**Exercise description**.
Reproduce the lines starting with the line that contains "What is the span" and going on through the line that contains "Answer: the blue", switching "bridge railing" to "bridge handrail" and keeping everything else the same.

Spatial relationship items:
──────────────────────────────

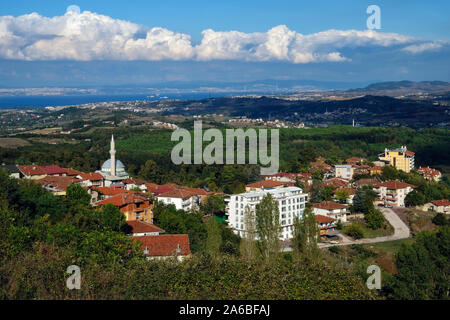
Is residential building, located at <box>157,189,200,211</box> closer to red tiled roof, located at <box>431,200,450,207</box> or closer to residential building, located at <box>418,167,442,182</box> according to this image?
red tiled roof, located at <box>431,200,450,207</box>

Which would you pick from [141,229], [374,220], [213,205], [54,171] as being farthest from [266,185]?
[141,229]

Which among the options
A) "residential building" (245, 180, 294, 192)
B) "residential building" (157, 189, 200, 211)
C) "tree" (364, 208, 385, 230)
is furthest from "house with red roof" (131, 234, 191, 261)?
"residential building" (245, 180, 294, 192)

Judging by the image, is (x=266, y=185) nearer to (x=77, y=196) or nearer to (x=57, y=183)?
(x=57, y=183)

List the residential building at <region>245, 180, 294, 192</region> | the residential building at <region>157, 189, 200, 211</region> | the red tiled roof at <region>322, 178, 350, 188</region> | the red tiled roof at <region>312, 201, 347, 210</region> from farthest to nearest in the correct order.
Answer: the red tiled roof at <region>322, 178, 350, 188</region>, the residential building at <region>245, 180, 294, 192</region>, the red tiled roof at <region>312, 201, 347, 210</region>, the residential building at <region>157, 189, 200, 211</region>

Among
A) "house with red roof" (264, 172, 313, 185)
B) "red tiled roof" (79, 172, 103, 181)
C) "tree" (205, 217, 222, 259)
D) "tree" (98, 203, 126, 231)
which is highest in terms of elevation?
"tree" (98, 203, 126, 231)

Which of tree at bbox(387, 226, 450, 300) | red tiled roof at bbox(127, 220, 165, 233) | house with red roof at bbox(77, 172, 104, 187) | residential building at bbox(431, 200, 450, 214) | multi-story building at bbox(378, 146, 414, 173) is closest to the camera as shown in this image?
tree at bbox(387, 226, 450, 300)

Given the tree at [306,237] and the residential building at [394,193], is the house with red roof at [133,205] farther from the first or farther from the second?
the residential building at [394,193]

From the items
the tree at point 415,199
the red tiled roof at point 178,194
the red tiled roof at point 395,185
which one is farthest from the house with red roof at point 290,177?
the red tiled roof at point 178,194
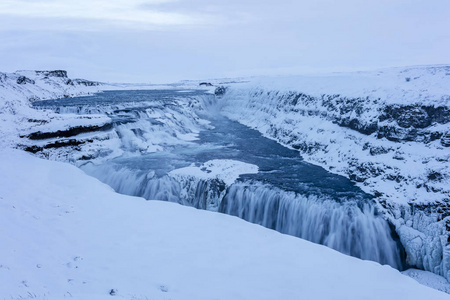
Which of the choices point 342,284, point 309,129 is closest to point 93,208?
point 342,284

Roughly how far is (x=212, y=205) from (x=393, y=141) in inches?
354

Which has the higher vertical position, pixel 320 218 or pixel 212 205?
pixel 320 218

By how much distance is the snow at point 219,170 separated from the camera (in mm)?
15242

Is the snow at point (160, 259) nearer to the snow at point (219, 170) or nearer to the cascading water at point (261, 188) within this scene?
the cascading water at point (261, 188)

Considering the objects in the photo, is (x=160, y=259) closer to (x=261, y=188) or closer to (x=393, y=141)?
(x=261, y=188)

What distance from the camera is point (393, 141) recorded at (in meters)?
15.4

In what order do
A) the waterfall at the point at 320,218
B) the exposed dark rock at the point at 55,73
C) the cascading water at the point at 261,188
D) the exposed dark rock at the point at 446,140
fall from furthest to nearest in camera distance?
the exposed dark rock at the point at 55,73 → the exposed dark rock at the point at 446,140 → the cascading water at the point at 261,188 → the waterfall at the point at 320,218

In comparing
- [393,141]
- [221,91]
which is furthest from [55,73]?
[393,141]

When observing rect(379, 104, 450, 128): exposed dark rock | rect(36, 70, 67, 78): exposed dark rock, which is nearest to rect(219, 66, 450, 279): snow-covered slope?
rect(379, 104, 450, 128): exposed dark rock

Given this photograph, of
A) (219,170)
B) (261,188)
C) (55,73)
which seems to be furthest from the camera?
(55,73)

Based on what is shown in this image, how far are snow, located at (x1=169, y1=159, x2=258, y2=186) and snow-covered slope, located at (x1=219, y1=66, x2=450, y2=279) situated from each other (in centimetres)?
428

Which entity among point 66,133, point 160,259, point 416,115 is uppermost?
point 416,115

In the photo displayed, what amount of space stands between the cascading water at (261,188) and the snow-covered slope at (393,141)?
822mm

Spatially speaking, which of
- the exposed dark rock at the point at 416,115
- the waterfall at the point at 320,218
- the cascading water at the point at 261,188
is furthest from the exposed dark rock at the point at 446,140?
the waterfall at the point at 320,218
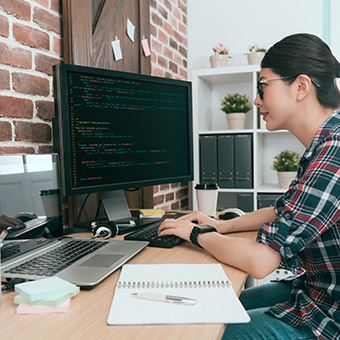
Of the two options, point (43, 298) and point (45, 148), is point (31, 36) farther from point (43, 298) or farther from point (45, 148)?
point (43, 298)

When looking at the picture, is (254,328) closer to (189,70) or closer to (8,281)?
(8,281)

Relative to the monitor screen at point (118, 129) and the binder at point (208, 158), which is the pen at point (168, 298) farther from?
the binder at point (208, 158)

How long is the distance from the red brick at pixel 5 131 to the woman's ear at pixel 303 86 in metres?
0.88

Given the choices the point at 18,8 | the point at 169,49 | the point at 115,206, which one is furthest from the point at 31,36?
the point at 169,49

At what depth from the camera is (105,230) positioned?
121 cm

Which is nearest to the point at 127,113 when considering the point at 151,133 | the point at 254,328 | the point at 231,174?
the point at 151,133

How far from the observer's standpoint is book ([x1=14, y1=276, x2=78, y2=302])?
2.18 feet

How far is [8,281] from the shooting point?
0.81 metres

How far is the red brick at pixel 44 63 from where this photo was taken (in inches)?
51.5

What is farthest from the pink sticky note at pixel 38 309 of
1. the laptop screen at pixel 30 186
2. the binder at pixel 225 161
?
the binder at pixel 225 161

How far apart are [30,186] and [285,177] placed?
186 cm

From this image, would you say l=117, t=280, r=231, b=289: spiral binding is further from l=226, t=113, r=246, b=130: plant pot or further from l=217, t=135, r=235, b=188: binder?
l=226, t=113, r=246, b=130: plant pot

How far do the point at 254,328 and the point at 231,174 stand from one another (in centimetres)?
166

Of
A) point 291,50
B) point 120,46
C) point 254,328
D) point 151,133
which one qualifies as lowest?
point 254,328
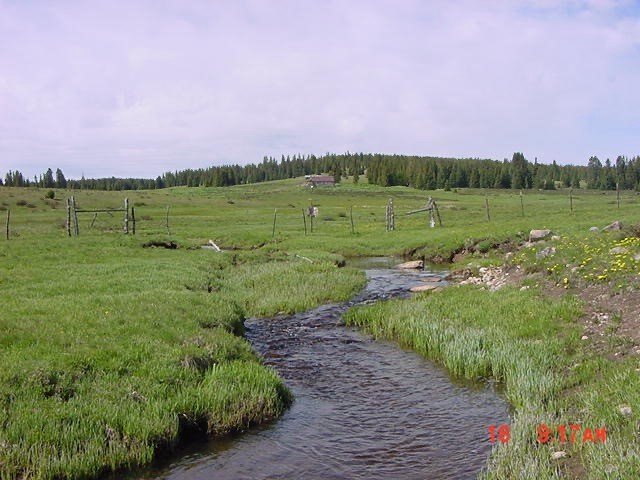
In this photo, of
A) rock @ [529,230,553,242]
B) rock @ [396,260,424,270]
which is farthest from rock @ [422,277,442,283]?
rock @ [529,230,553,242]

──────────────────────────────

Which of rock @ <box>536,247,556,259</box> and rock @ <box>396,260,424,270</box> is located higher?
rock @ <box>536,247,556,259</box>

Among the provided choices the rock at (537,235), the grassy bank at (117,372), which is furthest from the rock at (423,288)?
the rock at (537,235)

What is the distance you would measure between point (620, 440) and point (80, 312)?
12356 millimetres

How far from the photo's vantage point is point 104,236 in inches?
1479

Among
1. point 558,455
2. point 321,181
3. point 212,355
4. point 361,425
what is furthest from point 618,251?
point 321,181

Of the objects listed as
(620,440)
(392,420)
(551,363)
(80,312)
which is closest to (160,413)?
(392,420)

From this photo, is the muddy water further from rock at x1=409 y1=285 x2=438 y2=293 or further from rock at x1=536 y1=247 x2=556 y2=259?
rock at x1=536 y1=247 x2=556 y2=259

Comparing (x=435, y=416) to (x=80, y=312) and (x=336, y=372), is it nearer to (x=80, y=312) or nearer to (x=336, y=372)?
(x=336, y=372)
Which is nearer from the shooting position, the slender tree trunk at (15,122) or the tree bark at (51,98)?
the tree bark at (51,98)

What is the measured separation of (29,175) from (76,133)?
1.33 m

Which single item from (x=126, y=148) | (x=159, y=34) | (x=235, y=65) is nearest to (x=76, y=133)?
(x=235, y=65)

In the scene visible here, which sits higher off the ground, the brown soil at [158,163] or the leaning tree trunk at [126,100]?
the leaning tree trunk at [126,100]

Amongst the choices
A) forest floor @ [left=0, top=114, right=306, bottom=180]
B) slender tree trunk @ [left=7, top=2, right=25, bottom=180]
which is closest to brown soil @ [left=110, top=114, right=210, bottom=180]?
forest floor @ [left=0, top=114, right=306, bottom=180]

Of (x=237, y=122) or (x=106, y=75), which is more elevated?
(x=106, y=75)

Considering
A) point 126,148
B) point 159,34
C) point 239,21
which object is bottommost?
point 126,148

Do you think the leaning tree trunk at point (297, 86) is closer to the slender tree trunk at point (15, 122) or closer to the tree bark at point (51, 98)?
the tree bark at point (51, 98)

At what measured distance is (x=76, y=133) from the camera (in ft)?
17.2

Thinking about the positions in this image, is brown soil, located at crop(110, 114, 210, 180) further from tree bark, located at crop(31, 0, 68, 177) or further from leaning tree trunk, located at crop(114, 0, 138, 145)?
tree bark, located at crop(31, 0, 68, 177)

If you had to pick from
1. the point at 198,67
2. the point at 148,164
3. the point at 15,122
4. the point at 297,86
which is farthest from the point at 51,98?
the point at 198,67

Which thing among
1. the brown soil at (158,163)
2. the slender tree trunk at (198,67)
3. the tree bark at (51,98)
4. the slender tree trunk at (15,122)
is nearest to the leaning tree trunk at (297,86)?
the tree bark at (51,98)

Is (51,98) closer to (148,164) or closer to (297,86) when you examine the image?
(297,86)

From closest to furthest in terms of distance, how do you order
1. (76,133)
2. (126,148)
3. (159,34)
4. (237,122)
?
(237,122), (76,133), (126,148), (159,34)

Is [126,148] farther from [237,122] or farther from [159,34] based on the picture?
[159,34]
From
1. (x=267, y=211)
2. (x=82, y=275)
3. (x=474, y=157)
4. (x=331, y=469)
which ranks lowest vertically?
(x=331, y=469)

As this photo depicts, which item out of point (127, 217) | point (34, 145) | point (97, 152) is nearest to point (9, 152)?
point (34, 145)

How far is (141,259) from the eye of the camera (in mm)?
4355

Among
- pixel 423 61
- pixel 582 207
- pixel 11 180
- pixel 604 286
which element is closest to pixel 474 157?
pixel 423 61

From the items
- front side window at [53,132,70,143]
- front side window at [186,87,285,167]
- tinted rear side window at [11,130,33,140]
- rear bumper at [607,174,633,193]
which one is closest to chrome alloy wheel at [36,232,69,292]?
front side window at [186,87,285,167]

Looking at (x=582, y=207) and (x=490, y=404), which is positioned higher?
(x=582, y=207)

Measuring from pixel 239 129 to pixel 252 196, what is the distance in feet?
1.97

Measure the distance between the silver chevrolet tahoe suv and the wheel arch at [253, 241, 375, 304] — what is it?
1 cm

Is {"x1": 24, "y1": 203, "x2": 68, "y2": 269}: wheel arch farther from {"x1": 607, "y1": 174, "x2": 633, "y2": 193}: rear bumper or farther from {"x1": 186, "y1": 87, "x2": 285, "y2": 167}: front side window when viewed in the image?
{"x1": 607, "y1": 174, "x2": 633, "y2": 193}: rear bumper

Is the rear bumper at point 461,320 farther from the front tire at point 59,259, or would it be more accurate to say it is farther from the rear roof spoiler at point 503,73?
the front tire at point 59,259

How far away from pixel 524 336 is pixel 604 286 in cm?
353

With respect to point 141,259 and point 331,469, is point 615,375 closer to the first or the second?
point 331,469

──────────────────────────────

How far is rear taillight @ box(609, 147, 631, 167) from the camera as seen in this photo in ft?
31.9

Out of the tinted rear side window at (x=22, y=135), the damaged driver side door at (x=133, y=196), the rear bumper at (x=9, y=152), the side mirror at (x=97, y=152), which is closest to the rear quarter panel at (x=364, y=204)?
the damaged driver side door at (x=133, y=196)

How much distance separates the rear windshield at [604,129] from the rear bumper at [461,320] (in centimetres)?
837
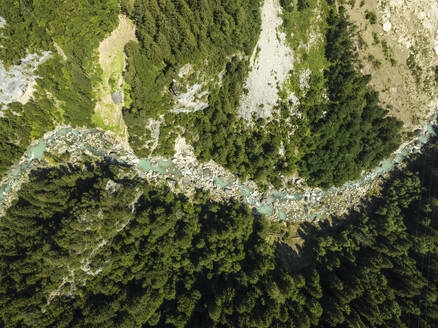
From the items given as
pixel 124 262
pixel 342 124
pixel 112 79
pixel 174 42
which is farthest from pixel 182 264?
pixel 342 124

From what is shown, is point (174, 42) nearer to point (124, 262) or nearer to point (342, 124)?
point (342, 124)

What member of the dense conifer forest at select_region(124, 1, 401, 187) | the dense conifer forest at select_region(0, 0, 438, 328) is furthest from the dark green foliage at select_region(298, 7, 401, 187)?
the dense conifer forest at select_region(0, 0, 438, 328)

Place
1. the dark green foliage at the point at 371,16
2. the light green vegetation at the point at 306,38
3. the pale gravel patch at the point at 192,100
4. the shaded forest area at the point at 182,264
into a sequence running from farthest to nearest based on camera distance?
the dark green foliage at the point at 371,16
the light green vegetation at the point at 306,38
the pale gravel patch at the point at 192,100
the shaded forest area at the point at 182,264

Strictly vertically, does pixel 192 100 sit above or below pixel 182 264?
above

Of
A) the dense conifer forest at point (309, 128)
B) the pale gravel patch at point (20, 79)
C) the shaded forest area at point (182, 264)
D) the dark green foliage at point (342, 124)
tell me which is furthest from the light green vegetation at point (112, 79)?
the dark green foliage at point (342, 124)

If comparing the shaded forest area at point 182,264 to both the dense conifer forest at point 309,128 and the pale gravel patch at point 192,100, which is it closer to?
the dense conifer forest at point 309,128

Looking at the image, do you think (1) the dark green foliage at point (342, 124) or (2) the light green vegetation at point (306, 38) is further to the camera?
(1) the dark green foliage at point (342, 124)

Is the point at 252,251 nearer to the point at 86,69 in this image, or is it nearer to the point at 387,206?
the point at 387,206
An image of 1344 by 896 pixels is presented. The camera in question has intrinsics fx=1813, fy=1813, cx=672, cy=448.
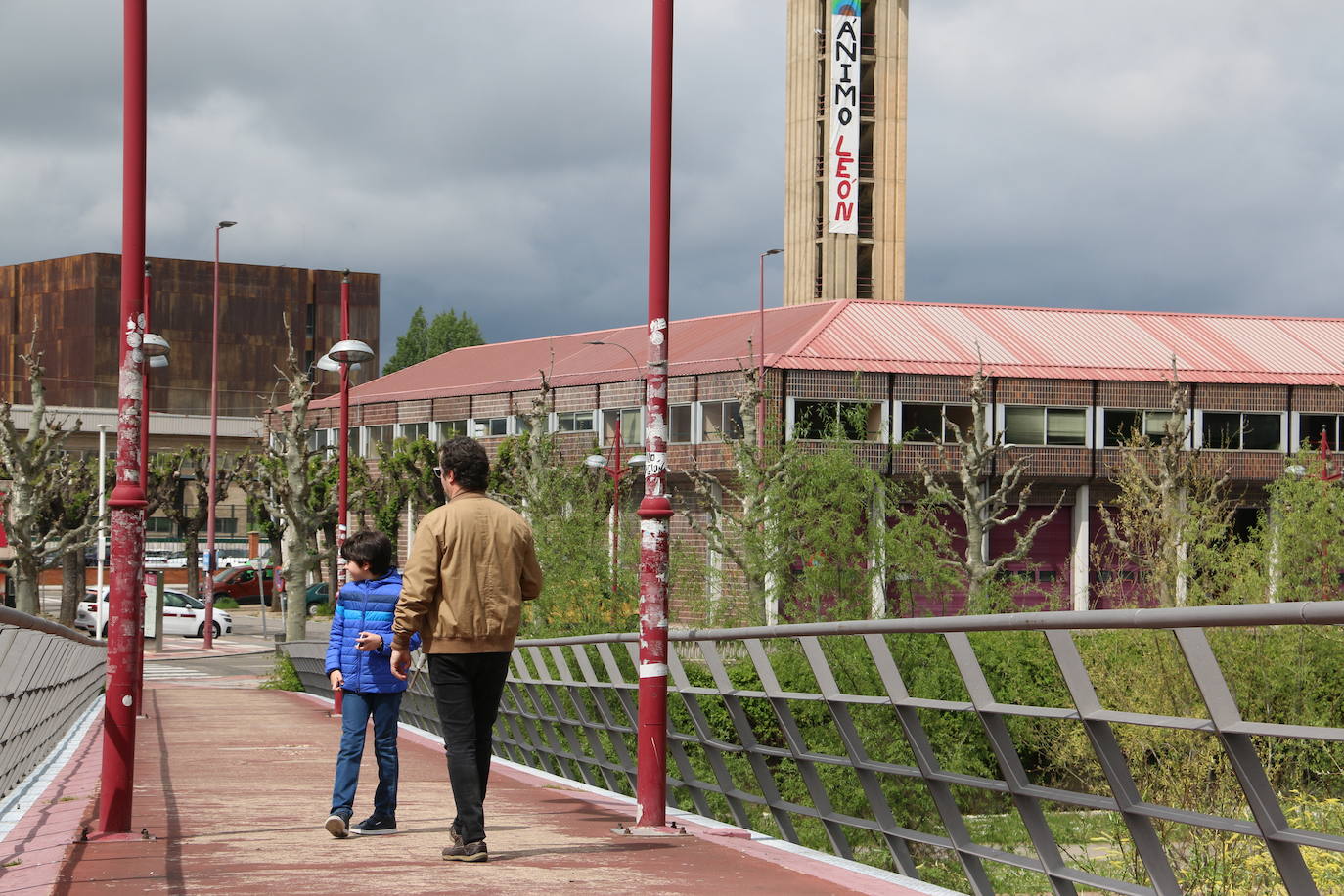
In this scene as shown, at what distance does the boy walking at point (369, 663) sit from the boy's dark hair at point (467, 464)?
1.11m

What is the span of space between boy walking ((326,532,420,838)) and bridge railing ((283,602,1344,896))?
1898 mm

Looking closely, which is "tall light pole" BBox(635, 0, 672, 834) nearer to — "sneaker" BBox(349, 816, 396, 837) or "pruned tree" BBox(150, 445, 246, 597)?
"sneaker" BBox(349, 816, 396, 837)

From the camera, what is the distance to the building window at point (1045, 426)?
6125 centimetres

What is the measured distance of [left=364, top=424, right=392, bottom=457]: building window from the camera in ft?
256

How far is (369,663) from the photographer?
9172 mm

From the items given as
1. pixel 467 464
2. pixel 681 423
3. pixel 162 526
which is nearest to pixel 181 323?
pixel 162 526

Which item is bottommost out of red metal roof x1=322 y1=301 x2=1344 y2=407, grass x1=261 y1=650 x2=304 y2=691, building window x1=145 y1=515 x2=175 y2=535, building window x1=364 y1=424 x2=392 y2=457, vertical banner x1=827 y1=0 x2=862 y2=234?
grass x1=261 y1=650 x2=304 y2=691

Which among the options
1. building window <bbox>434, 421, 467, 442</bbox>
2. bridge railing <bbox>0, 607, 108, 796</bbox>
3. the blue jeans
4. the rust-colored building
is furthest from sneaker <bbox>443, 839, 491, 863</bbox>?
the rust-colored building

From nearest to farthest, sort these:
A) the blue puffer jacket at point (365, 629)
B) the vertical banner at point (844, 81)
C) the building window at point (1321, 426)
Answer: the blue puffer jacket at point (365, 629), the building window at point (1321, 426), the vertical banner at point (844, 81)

──────────────────────────────

**Task response**.
What is the span of space between boy walking ((326,532,420,838)) and bridge handrail ((283,602,1344,896))?
1898 mm

Looking closely, which is "tall light pole" BBox(635, 0, 672, 834) nearer to — "sneaker" BBox(349, 816, 396, 837) or "pruned tree" BBox(150, 445, 246, 597)?
"sneaker" BBox(349, 816, 396, 837)

From the camera, what is the distance to the building window at point (1045, 426)?
6125 centimetres

What is the measured distance of [left=364, top=424, right=392, bottom=457]: building window from the camera in ft?
256

How far is (369,663) from the photographer?
9172 mm

From the items given as
1. pixel 467 464
2. pixel 681 423
3. pixel 162 526
which is nearest to pixel 181 323?
pixel 162 526

Which item is bottommost out of red metal roof x1=322 y1=301 x2=1344 y2=407, grass x1=261 y1=650 x2=304 y2=691, building window x1=145 y1=515 x2=175 y2=535, building window x1=364 y1=424 x2=392 y2=457, vertical banner x1=827 y1=0 x2=862 y2=234?
grass x1=261 y1=650 x2=304 y2=691

Which among the options
1. building window <bbox>434, 421, 467, 442</bbox>
2. bridge handrail <bbox>0, 607, 108, 796</bbox>
3. the blue jeans
4. the rust-colored building
is furthest from sneaker <bbox>443, 839, 491, 863</bbox>?
the rust-colored building

From nearest to farthest, sort these:
A) the blue puffer jacket at point (365, 629)
B) the vertical banner at point (844, 81)
C) the building window at point (1321, 426)
Answer: the blue puffer jacket at point (365, 629), the building window at point (1321, 426), the vertical banner at point (844, 81)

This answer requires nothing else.